══ Provided passage ══
The controversial topic will be discussed by leading experts at the Maudsley Debate, King's College London

BMJ

The benefits of psychiatric drugs have been exaggerated and the harms underplayed due to poor trial designs, argues one expert in The BMJ. But another expert and a patient contend that the evidence supports the use of these drugs.

More than half a million people aged above 65 years die from the use of psychiatric drugs every year in the Western world and the benefits would need to be "colossal" to justify these "immensely harmful" treatments, argues Peter Gøtzsche, professor and director of the Nordic Cochrane Centre, Denmark.

But benefits are "minimal", he explains, adding that these treatments should "almost exclusively be used in acute situations". New guidelines should support this change as well as widespread withdrawal clinics to help many patients gradually come off these medications.

Benefits have been overemphasised and harms understated, he says, because randomised controlled trials have been biased, not blinded appropriately, have not fully evaluated the effects of these drugs and deaths have gone under reported.

For example, the majority of studies have included patients already using a psychiatric drug and such patients may undergo abstinence and suffer from withdrawal symptoms. As a result, this study design exaggerates the benefits of treatment and increases the harms in the placebo group.

Industry funded trials have under reported deaths, he adds, estimating that there have probably been 15 times more suicides among people taking antidepressants than reported by the US Food and Drug Administration (FDA).

He calculates that deaths from three classes of drugs - antipsychotics, benzodiazepines and similar drugs, and antidepressants - were responsible for 3693 deaths every year in Denmark. This number corresponds to 539,000 deaths in the United States and European Union combined.

The beneficial effects of psychiatric drugs are so small, he says, that it would be possible to stop current use almost completely without causing harm. He recommends stopping the use of all antidepressant, ADHD and dementia drugs, and prescribing only a small fraction of currently used antipsychotics and benzodiazepines.
═══
══ Dataset content ══
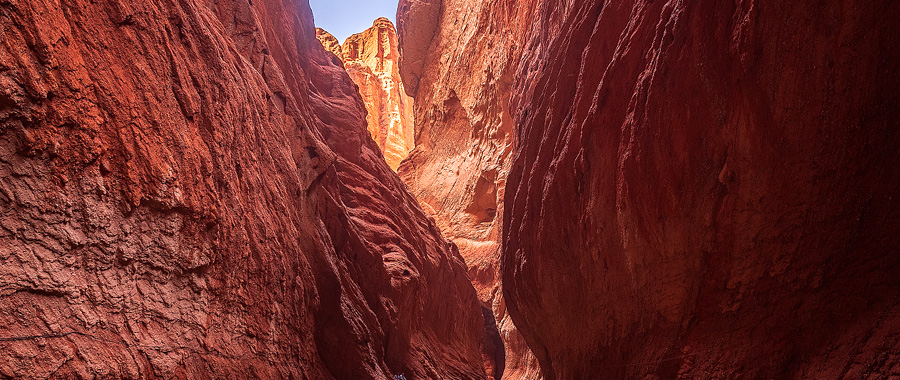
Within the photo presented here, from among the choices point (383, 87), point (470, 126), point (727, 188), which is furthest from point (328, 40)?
point (727, 188)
═══
● **What you will do**:
Resume the article on the debate over the benefits and harms of psychiatric drugs, starting after its last sentence.

● **Answer section**:
But Allan H Young, a professor of mood disorders at King's College London, and John Crace, a psychiatric patient, argue that research supports the use of psychiatric drugs which are just as beneficial and efficacious as treatments for other common, complex conditions.

These drugs are needed, they insist, to reduce the long term harms of psychiatric conditions, which are the fifth leading cause of disability worldwide. Most patients suffer from co-existing health conditions, they add, a primary cause of death among this group.

They explain that psychiatric drugs are rigorously examined for efficacy and safety and while the evidence base is "imperfect", research shows that psychiatric drugs are more beneficial than harmful.

Careful evaluation of these drugs is undertaken before and after regulatory approval, they explain, and that post surveillance after a drug is licensed can include safety of a medication in the general population, which unlike study populations, includes people with varied medical conditions.

Yet concerns persist and many are "overinflated", they add, and list recent studies supporting the use of lithium, once labelled a "toxic placebo", and antipsychotics, and treatments for mood disorders.

But as with any drug treatment, the harms and benefits need to be evaluated from group data in trials, and be applied to individual patients whose subjective experiences are important to consider, they argue.